_Passage provided_:
* * * * * * * * *

I agree on civics, but I am concerned about indoctrination of younger students if teachers teach their opinions rather than facts. We agree also on subjects that might be influenced by folklore or literal religious beliefs. Science should be the rule. Not all students go to college so some values discussion should be a part of the last two years of high school.
I do not know how the evolution vs. creation argument got into the education discussion. I graduated from high school in NE Georgia about 65 years ago and never once heard a creation lesson. My parents were taught the same way and they were both born before 1920.
Maybe it was an issue in some school systems or in private church schools. They would have been better off teaching evolution with a caveat that the Lord works in mysterious ways.
The problem even with good civics education is that SOME level of non-neutral indoctrination is desirable. In theory we're educating young folks not only HOW the system works, but WHY they should also want to be a part of it. Students should graduate not only with a working knowledge of the rules of the system, but a sense of the inherent(?) value of those rules.
And unfortunately, you can't have the "here's WHY you should think America is great conversation" without opening up the factual can of worms about how America struggled and continues to struggle to meet that Platonic ideal of responsible self-government you'd be teaching in a civics course. And a good part of civics education is how our system mediates those differences in opinions in a way that doesn't grind everything else down to a halt.
I wish the folks in GA trying to find a way to navigate these straits all the luck they can muster.
Just so there is no proselytizing allowed in public schools.

* * * * * * * * *

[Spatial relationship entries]
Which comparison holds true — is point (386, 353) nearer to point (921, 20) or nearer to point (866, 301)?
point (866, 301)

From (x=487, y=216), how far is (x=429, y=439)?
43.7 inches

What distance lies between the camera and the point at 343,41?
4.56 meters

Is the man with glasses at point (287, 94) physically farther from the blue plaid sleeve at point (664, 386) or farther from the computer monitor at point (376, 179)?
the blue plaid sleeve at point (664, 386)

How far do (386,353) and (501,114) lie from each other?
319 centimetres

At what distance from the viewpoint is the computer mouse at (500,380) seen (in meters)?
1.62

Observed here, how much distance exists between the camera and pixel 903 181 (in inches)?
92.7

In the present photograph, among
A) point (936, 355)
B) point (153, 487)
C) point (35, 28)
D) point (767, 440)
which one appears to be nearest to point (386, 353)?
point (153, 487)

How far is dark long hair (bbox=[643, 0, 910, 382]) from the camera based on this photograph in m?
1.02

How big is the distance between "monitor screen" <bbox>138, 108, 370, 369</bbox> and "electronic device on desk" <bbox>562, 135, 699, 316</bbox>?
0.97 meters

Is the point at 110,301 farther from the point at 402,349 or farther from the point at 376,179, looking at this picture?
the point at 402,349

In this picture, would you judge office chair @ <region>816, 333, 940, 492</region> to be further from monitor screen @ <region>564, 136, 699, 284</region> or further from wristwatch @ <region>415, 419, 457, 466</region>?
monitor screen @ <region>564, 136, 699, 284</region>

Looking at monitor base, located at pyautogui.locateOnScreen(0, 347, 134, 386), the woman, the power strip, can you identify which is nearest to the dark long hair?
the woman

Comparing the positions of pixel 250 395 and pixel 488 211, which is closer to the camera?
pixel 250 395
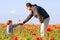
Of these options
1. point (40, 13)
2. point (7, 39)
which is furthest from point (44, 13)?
point (7, 39)

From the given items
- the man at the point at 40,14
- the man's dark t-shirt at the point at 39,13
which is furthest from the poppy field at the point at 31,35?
the man's dark t-shirt at the point at 39,13

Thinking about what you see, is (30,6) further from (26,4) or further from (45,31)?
(45,31)

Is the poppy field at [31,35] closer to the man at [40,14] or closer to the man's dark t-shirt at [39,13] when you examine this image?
the man at [40,14]

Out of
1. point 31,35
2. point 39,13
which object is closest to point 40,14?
point 39,13

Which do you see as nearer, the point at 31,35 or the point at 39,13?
the point at 39,13

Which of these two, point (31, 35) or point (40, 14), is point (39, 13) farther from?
point (31, 35)

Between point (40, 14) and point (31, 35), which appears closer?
point (40, 14)

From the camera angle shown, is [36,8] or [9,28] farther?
[9,28]

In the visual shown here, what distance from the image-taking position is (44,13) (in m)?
9.63

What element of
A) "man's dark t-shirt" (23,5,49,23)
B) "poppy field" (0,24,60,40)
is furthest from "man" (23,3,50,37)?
"poppy field" (0,24,60,40)

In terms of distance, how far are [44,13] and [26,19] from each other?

* * * * * * * * *

_Task list_:
1) In the comment thread on civics education, which words did the writers put in full capital letters for emphasis? Give each such word once.
2) Offset every number in the answers by -128 in the entries between the start and the line holding "4.56 meters", inclusive. Reproduce those lines with their requests.
The comment thread and the entries are unrelated material.

_Answers below_:
1) SOME, HOW, WHY

2)
Which comparison holds true — is point (386, 353) nearer to point (921, 20) or nearer to point (866, 301)?
point (738, 173)

From (x=487, y=216), how far is (x=429, y=439)?
-84.3 inches

What distance lies between the camera and the point at 343,41?
-123.44 meters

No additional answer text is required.